-- Brief --
Write out all of the entries below again, changing every "rock face" to "cliff face" and keeping everything else the same. Omit the pictures from your version.

-- Listed entries --
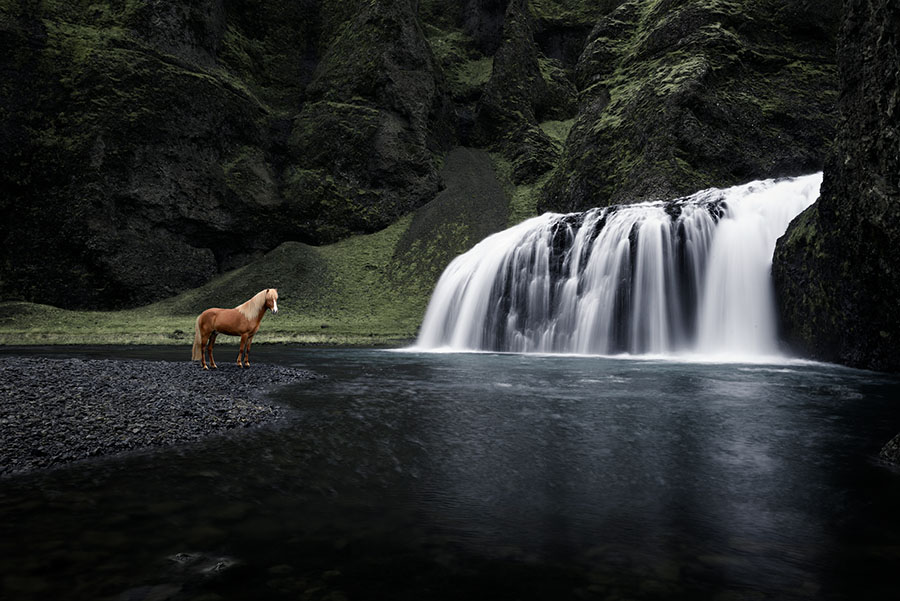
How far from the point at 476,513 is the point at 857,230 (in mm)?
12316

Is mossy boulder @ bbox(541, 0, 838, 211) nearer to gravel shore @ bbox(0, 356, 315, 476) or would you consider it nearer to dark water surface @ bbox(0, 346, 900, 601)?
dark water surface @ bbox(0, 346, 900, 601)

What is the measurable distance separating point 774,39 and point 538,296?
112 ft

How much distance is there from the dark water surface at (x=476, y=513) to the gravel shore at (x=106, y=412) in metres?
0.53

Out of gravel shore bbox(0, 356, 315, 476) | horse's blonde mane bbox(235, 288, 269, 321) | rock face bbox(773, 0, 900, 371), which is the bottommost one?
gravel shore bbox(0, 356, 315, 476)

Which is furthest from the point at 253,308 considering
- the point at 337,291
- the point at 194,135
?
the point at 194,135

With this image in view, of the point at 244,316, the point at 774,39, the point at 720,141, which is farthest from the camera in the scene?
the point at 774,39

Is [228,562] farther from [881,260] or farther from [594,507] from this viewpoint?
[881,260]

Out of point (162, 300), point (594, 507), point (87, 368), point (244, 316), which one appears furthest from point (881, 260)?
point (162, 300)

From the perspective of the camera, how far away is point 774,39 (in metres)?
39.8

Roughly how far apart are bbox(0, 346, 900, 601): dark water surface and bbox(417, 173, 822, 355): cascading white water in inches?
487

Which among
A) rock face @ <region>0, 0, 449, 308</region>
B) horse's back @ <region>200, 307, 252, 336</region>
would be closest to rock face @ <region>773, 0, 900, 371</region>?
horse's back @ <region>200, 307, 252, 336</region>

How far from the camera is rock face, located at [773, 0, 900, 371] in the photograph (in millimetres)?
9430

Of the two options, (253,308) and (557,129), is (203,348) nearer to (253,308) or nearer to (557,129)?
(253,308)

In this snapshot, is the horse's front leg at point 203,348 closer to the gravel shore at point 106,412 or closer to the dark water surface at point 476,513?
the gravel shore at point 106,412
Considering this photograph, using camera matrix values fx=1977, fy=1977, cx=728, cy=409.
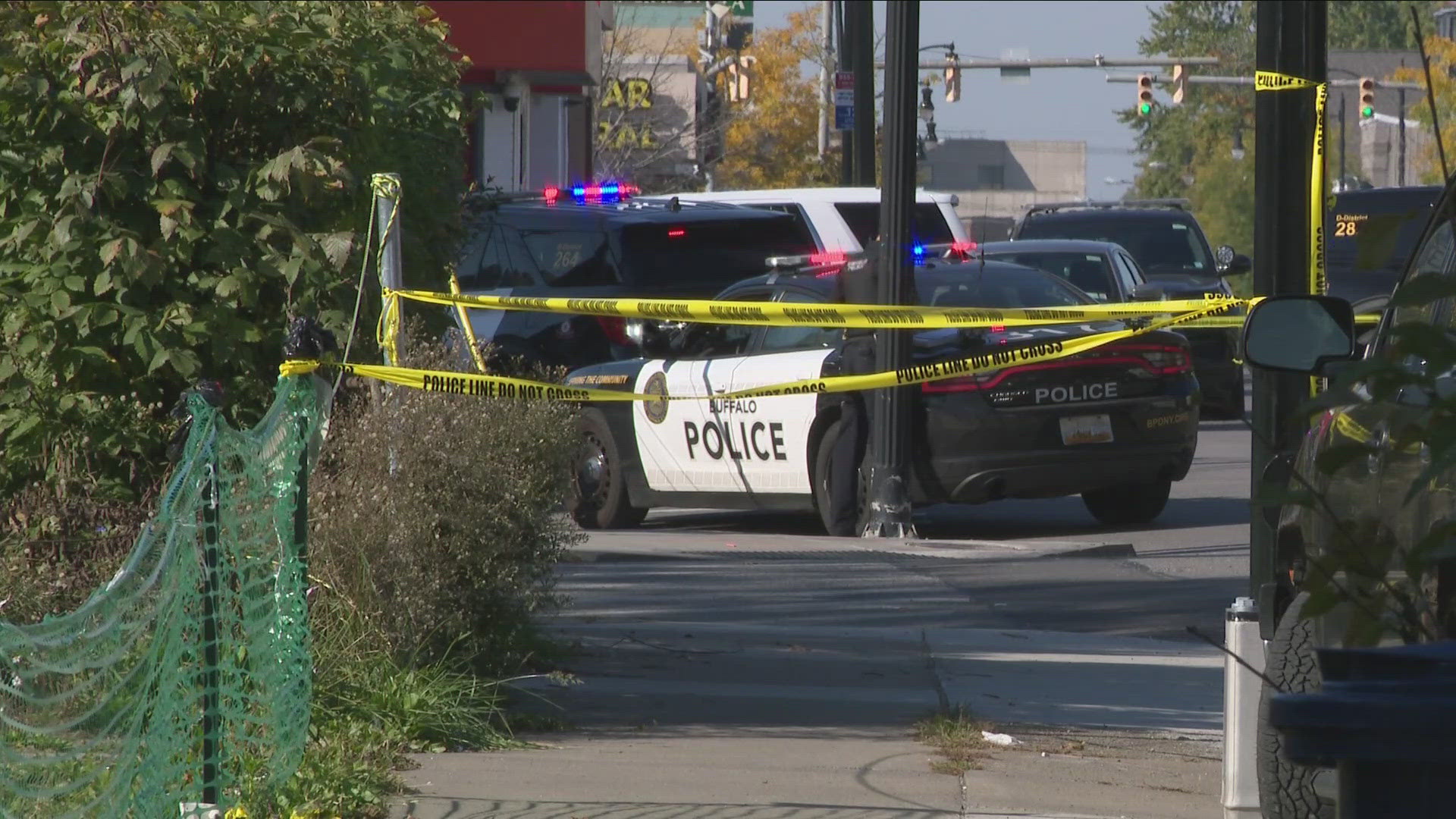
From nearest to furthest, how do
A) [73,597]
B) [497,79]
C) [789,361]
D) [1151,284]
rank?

-- Answer to this problem --
How far from the point at 476,513 is the point at 857,230 (in mm)?
12316

Is mossy boulder @ bbox(541, 0, 838, 211) nearer to gravel shore @ bbox(0, 356, 315, 476) or would you consider it nearer to dark water surface @ bbox(0, 346, 900, 601)?
dark water surface @ bbox(0, 346, 900, 601)

What is the measurable distance separating point 774,39 and point 538,296?
112 ft

How much distance is there from the dark water surface at (x=476, y=513) to the gravel shore at (x=106, y=412) in metres?
0.53

Out of gravel shore bbox(0, 356, 315, 476) | horse's blonde mane bbox(235, 288, 269, 321) | cliff face bbox(773, 0, 900, 371), which is the bottommost one?
gravel shore bbox(0, 356, 315, 476)

Which is furthest from the point at 253,308 considering
- the point at 337,291
- the point at 194,135
?
the point at 194,135

With this image in view, of the point at 244,316, the point at 774,39, the point at 720,141, which is farthest from the camera in the scene?
the point at 774,39

Is [228,562] farther from [881,260] or farther from [594,507] from this viewpoint?
[881,260]

Out of point (162, 300), point (594, 507), point (87, 368), point (244, 316), which one appears furthest from point (881, 260)?
point (162, 300)

From the perspective of the camera, how far away is point 774,39 (in metres)?
39.8

Roughly how far apart are bbox(0, 346, 900, 601): dark water surface and bbox(417, 173, 822, 355): cascading white water in inches?
487

Which among
A) cliff face @ <region>0, 0, 449, 308</region>
B) horse's back @ <region>200, 307, 252, 336</region>
would be closest to cliff face @ <region>773, 0, 900, 371</region>?
horse's back @ <region>200, 307, 252, 336</region>

How far from the camera is cliff face, located at [773, 0, 900, 371] in the photograph (in millimetres)?
9430

Of the two options, (253,308) and (557,129), is (203,348) nearer to (253,308) or nearer to (557,129)?
(253,308)

In this snapshot, is the horse's front leg at point 203,348 closer to the gravel shore at point 106,412 or closer to the dark water surface at point 476,513?
the gravel shore at point 106,412
Considering this photograph, using camera matrix values fx=1977, fy=1977, cx=728, cy=409.
From nearest to furthest, how do
A) [73,597]
B) [497,79]
C) [789,361]
D) [1151,284]
rank?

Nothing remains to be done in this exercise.